There is no right or wrong way to choose a charity. Many donors support a charity because it helped out one of their family members. Others support a charity because friends asked them to give or volunteer for the organization. Or perhaps they’ve long admired the charity’s work and now want to support it financially.

The Association of Fundraising Professionals’ (AFP) Giving Guides don’t provide specific steps on how to choose a charity to support. But they do provide some perspective on what to look for in an organization and how to approach the ideas of giving and volunteering. Individuals are encouraged to download the appropriate guide and use it as they consider their giving decisions.

Tips and Guidelines for Giving to Charity

Take your time in making giving decisions and resist high-pressure appeals. The faster the sales pitch, the more you should just say no. Legitimate charities don’t need money at the exact moment a solicitation is made. Ideally, donors should always ask for written information (especially during a telephone solicitation) about the charity before they give. The request will give donors more time to find out about the charity and resist the temptation to give on a whim.

Don’t be fooled by charities with worthy-sounding names, or names that might sound similar to other organizations.  Some questionable charities create names that are intended to sound like other well-known charities and mislead potential donors.

Know the charity you are considering supporting. Ask the charity to send you a brochure or other published information. If the response is slow, reluctant or not forthcoming at all, consider a different charity.

Before making a gift, offer to volunteer your time to promote the goals of the charity and to learn more about the organization and how it is run. If the response is less than enthusiastic, or you don’t like what you find, consider looking elsewhere to donate your time and money.

Ask a telemarketer if he or she is working for a percentage of the funds raised, is paid a set salary or fee or is a volunteer. If the telemarketer is taking a percentage of funds raised, hang up the phone. Percentage-based compensation is considered unethical.

Use the Donor Bill of Rights. This document was created by a group of philanthropic and fundraising organizations dedicated to the advancement of ethical and effective fundraising. Know your rights, and challenge the charities you support to uphold them. If they don’t, tell them you expect them to do so, or you’ll consider giving elsewhere.

Develop a giving plan.
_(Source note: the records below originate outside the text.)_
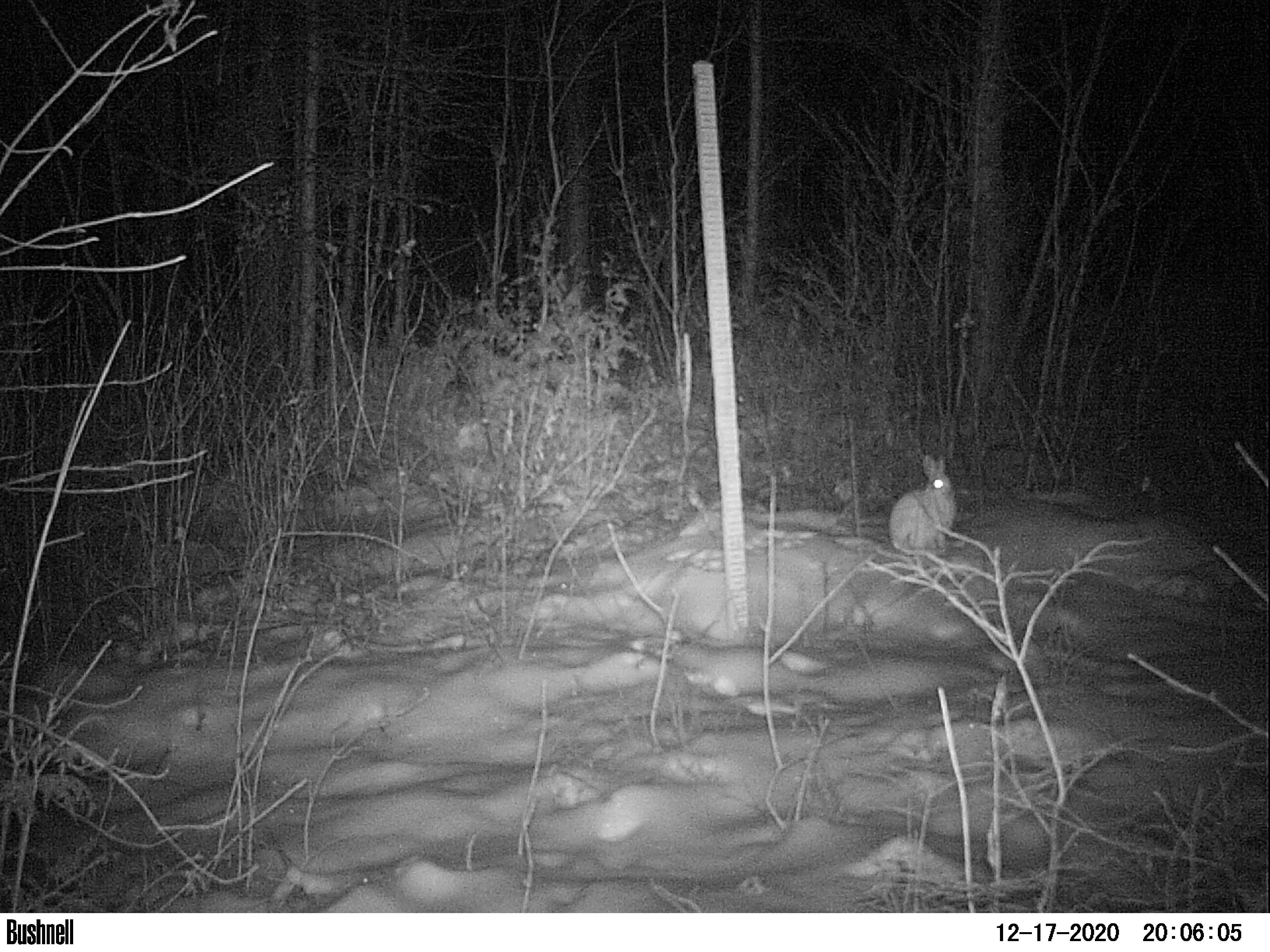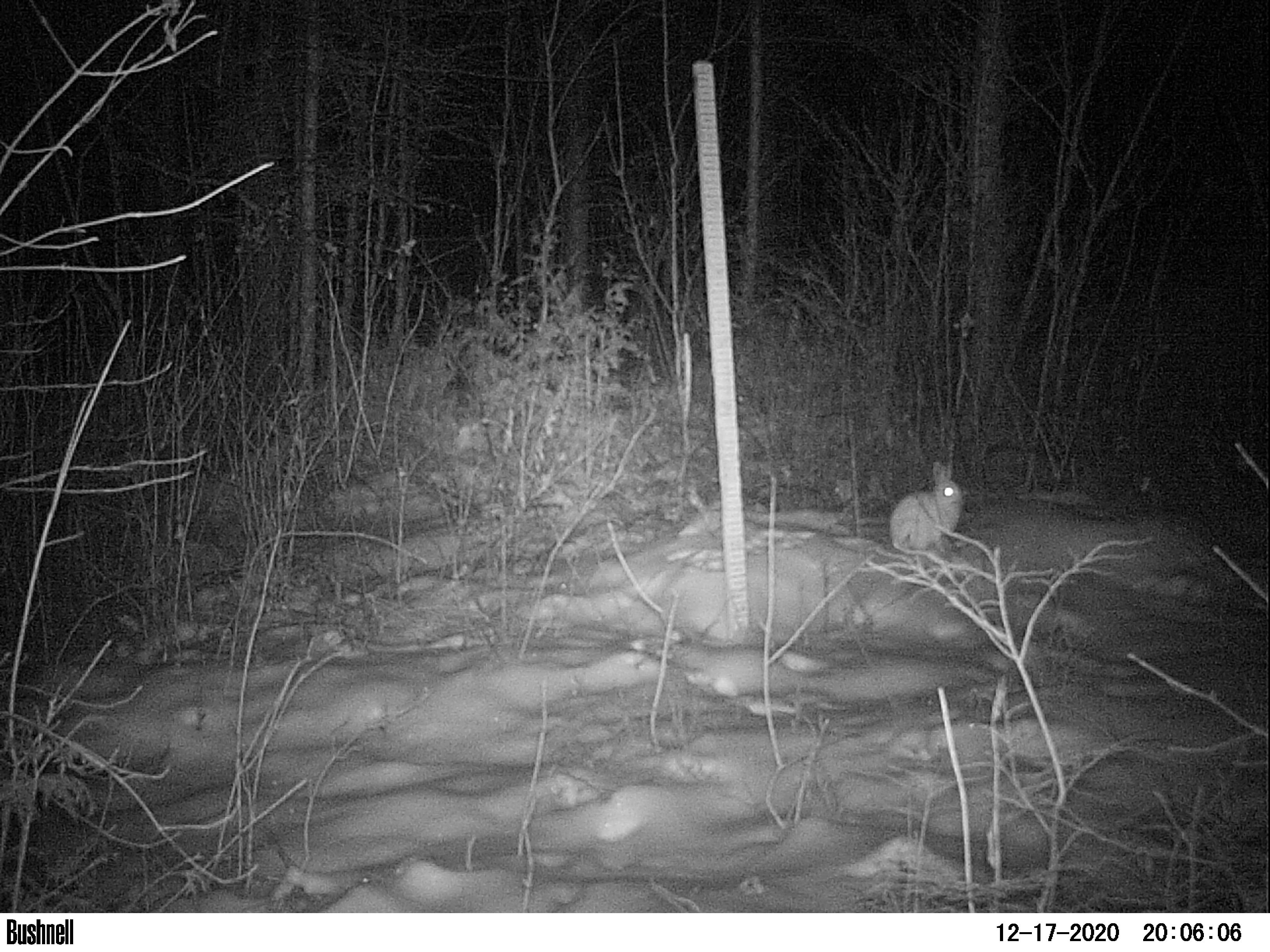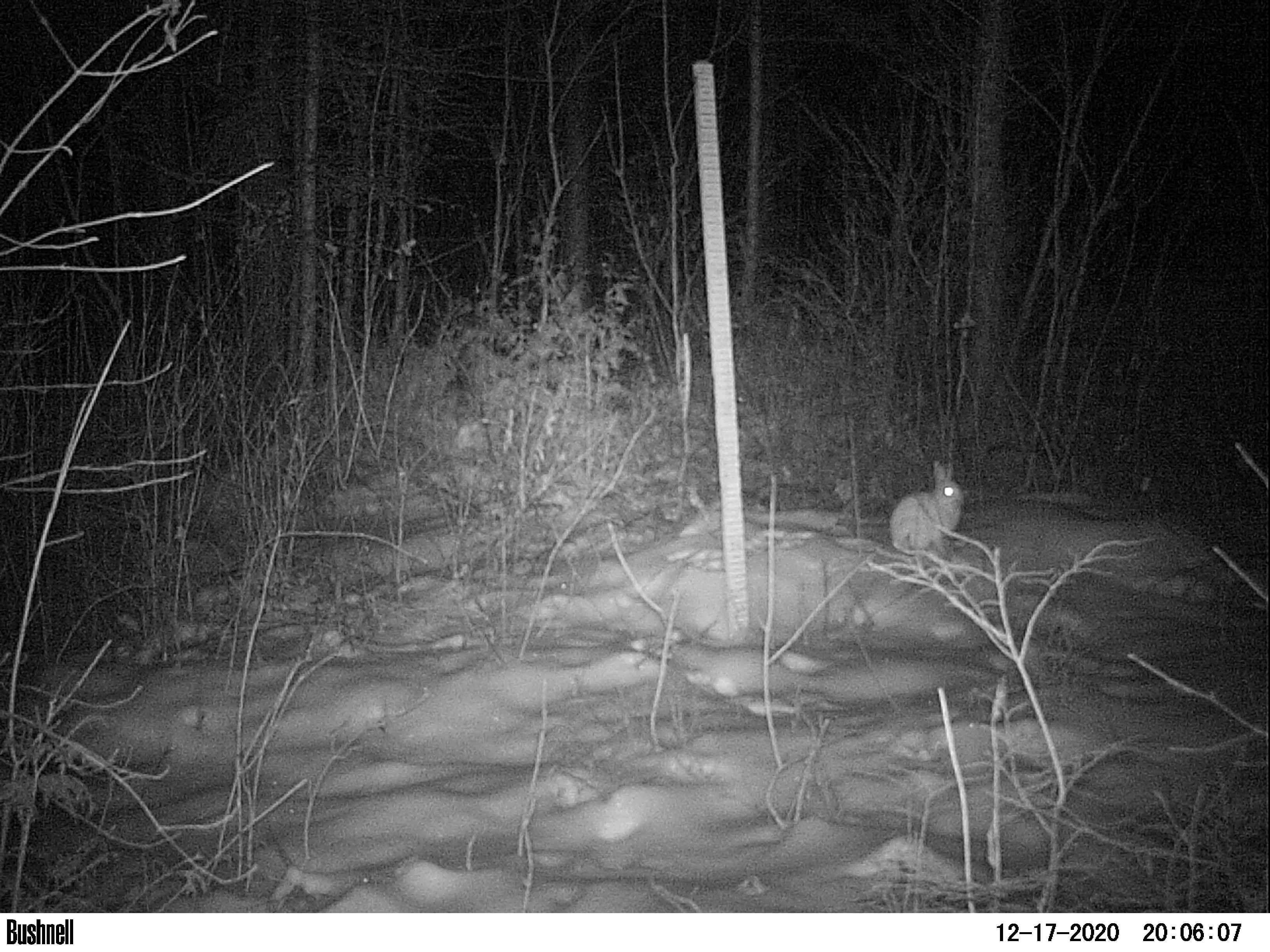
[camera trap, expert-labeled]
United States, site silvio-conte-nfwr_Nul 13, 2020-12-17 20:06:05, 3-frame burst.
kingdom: Animalia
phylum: Chordata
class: Mammalia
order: Lagomorpha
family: Leporidae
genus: Lepus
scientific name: Lepus americanus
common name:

Develop a giving plan of how much, when and to whom you will give. In addition, giving more to a few causes also tends to increase the overall value of contributions. Deciding on when to give is also important. More than a third of all charitable giving occurs in the last three months of the year. But giving during the rest of the year is critical too, as some charities often struggle for funds in spring and summer.

Ensure that the fundraiser and the charity operate under a code of ethical standards. AFP members are required to abide by and sign annually the AFP Code of Ethical Principle and Standards. These standards or similar ones, can provide confidence that the charity and the fundraiser are legitimate and providing the highest level of ethical service to donors.